Question

A 10-kg package drops from chute into a 25-kg cart with a velocity of 3 m/s. The cart is initially at rest and can roll freely with no friction. Determine: a) the final velocity of the cart, b) the impulse exerted by the cart on the package, c) the fraction of the initial energy lost in the impact.

Answer 1

The final velocity of the cart is approximately 0.857 m/s. The impulse exerted by the cart on the package is approximately -21.43 kg·m/s. The fraction of the initial energy lost in the impact is approximately 0.770.

Step-by-step explanation:

To solve this problem, we can use the principle of conservation of momentum and the principle of conservation of mechanical energy.

a) Using conservation of momentum, we know that the initial momentum of the package is equal to the final momentum of the cart and package system. The initial momentum of the package is given by:

p_initial = m_package * v_package = (10 kg) * (3 m/s) = 30 kg·m/s

The final momentum of the cart and package system is given by:

p_final = (m_cart + m_package) * v_final

Since the cart is initially at rest and can roll freely with no friction, the final velocity of the cart and package system will be the same. Therefore, we can set up the following equation:

p_initial = p_final

30 kg·m/s = (25 kg + 10 kg) * v_final

Simplifying the equation:

v_final = 30 kg·m/s / 35 kg = 0.857 m/s

Therefore, the final velocity of the cart is approximately 0.857 m/s.

b) The impulse exerted by the cart on the package is equal to the change in momentum of the package. We can calculate it using the equation:

Impulse = m_package * (v_final - v_package)

Impulse = 10 kg * (0.857 m/s - 3 m/s) = -21.43 kg·m/s

Therefore, the impulse exerted by the cart on the package is approximately -21.43 kg·m/s.

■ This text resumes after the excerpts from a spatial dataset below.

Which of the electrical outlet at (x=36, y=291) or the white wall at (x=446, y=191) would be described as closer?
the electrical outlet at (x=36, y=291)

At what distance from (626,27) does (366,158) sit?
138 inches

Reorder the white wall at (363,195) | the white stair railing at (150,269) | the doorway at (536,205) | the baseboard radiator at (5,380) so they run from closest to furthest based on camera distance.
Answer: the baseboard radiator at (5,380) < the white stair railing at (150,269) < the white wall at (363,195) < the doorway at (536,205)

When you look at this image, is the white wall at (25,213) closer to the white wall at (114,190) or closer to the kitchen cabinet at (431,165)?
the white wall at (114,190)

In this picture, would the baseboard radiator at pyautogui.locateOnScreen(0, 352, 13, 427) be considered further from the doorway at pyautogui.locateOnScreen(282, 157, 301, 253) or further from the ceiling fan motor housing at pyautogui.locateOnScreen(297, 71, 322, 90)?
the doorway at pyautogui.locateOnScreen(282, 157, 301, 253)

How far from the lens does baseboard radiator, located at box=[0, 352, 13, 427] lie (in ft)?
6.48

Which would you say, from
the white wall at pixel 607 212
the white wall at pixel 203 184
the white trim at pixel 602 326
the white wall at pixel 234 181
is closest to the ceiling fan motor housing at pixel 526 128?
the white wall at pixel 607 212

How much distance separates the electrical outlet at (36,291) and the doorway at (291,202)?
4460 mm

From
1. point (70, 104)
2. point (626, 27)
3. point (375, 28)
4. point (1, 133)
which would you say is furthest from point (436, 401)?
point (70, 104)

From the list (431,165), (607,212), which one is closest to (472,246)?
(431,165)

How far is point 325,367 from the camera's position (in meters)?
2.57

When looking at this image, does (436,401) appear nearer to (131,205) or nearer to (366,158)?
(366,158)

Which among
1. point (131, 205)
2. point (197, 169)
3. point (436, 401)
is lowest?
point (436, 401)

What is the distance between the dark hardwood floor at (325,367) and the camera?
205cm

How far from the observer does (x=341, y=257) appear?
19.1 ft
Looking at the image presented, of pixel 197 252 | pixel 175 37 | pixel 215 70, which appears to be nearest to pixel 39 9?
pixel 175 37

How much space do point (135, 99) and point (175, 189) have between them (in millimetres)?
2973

c) To determine the fraction of the initial energy lost in the impact, we can compare the initial kinetic energy of the package to the final kinetic energy of the cart and package system. The initial kinetic energy of the package is given by:

K_initial = (1/2) * m_package * (v_package)^2

K_initial = (1/2) * 10 kg * (3 m/s)^2 = 45 J

The final kinetic energy of the cart and package system is given by:

K_final = (1/2) * (m_cart + m_package) * v_final^2

K_final = (1/2) * (25 kg + 10 kg) * (0.857 m/s)^2 = 10.306 J

The fraction of the initial energy lost in the impact can be calculated as:

Fraction of energy lost = (K_initial - K_final) / K_initial

Fraction of energy lost = (45 J - 10.306 J) / 45 J = 0.770

Therefore, the fraction of the initial energy lost in the impact is approximately 0.770.